With a sufficiently strong reductor, the following half reaction occurs:
Cu(NH3)42+(aq) + e → Cu(NH3)2+(aq) + 4NH3(aq)
The Cu(NH3)2+(aq) ion is colorless. This is what can be observed on addition of dithionite as strong reductor. The dithionite is oxidized to sulfite and sulfate. These reaction products do not interfere with the diammine copper (I) complex.
The diammine copper (I) complex itself also is a fairly strong reductor, which is easily oxidized by oxygen from the air. When some of the colorless liquid is brought in contact with air, then the surface of the liquid turns blue again, due to the reverse of the reaction, given above. With excess of dithionite in solution, the blue color disappears again when the liquid is shaken.
The Cu(NH3)2+(aq) ion is not stable at very high pH. When pH goes close to 14, then the following reaction occurs:
2Cu(NH3)2+(aq) + 2OH – (aq) → Cu2O(s, hydrous) + H2O + 4NH3(aq)
The solid hydrous Cu2O is yellow. With the excess dithionite ions in solution, this is reduced further to metallic copper. This at first makes the precipitate darker and finally results in formation of a 'heavy' brown precipitate.

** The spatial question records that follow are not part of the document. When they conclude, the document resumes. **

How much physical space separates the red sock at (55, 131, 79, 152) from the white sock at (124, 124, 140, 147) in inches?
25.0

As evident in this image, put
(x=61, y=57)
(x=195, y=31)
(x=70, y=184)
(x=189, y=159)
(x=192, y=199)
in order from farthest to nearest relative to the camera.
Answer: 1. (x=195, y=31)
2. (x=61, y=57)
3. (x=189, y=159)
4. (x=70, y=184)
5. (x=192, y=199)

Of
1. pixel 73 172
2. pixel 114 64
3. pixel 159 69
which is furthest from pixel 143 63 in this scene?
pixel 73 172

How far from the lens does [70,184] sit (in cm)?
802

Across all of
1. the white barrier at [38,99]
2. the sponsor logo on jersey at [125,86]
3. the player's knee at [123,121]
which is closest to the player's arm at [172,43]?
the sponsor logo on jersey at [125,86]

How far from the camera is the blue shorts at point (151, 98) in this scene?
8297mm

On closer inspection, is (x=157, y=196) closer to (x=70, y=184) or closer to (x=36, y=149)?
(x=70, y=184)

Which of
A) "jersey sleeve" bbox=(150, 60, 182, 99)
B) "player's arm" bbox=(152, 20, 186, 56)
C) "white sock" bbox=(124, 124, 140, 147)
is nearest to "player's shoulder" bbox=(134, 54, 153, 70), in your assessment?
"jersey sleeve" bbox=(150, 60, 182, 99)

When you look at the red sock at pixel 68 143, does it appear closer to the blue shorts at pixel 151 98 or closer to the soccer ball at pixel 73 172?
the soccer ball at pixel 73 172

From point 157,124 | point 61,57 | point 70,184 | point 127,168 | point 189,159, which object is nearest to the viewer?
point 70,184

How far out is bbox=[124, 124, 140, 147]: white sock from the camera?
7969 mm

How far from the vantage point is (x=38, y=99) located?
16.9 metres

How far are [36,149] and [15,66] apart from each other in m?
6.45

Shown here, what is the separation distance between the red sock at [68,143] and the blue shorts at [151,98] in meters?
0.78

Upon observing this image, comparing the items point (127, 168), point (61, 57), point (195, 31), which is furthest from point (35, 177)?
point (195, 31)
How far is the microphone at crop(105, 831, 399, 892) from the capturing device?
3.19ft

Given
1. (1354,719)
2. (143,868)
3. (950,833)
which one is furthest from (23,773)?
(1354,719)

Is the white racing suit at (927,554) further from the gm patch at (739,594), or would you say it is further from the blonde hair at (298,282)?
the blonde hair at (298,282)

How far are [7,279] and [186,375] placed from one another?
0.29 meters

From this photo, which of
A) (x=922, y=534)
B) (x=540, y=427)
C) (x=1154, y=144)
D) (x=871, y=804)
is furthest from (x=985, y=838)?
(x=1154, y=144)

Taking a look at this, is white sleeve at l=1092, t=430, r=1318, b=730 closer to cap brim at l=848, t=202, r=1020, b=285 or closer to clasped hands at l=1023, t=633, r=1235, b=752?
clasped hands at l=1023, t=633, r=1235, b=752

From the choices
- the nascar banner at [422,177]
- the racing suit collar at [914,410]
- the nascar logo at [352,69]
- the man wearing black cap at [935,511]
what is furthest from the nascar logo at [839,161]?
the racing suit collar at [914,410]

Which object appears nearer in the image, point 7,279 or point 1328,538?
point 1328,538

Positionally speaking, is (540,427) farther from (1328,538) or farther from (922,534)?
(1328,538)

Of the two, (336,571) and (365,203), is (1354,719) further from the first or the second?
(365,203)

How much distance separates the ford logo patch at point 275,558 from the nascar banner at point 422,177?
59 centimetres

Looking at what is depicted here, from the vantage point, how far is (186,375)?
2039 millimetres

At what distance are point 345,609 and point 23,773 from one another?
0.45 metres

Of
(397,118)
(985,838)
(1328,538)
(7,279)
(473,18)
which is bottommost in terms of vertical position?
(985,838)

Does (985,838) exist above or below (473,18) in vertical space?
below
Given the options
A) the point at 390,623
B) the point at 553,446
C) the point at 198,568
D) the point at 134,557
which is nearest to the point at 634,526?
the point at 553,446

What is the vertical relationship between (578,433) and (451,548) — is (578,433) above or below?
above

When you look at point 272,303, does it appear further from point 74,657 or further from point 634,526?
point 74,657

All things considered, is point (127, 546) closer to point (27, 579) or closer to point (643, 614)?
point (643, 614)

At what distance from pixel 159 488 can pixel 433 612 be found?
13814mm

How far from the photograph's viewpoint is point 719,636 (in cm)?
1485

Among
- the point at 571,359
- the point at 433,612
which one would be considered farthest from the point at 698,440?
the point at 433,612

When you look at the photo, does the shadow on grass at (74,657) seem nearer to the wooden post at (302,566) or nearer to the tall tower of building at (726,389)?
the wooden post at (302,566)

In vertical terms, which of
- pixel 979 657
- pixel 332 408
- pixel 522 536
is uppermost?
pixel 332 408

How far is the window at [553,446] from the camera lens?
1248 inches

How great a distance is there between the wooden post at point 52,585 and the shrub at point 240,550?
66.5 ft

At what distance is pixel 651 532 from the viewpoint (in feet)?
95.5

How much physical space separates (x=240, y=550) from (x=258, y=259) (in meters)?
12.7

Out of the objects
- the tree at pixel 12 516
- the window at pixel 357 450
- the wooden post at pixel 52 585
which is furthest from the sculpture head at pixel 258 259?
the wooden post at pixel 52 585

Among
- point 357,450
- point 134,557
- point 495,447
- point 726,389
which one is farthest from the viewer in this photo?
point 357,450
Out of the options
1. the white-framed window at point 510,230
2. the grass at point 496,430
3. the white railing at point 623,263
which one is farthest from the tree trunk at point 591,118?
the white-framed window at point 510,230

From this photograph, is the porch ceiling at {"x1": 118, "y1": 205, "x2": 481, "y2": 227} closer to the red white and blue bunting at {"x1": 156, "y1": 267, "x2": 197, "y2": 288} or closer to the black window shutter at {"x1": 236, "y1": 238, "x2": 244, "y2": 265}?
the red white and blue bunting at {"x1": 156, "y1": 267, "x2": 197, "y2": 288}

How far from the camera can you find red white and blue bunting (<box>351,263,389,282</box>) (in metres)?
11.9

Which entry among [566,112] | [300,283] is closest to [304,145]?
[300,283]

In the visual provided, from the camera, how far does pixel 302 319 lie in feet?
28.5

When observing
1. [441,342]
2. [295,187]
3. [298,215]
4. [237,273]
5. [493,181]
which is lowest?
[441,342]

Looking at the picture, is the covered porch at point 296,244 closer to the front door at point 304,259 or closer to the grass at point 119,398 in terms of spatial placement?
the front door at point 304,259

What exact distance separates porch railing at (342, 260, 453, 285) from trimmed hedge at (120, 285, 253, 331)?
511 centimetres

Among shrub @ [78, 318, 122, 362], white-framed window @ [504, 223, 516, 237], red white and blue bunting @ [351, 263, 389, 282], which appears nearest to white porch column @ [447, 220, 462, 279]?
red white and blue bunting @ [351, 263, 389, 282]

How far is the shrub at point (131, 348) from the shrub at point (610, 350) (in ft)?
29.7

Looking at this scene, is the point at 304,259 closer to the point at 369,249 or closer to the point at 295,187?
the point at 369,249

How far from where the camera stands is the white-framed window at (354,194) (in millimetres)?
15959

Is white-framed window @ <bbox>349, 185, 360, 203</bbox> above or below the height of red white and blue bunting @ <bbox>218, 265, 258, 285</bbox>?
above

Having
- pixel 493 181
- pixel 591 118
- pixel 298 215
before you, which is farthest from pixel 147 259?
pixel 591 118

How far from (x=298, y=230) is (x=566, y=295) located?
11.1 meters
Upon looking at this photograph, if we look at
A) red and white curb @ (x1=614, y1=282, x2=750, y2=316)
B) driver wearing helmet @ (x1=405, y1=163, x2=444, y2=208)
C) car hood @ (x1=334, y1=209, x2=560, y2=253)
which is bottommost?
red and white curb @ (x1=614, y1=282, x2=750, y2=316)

Remaining open questions on the experiment with sulfite
The experiment with the sulfite shows formation of a very dark blue complex, even darker than the tetrammine copper (II) complex. What is the composition of this complex? The ammonia plays an important role. Without ammonia, a copper (II) solution forms a green precipitate with sulfite, which slowly turns yellow, indicating reduction to copper (I).
This complex also has a reversible temperature dependent color. The hot solution is green, the cold solution is blue. A similar effect is known from cobalt (II) chloride in excess chloride, which is deep blue, when hot and pink, when cold.
Remaining open questions on the experiment with ascorbate
The experiment with the ascorbate shows formation of a bright yellow compound. Is this a complex with copper (I) and ascorbate or its oxidation product, or is this simply the color of the oxidation product of ascorbate?
The result of this experiment is quite remarkable, because of the deep yellow color, which is quite uncommon for copper compounds.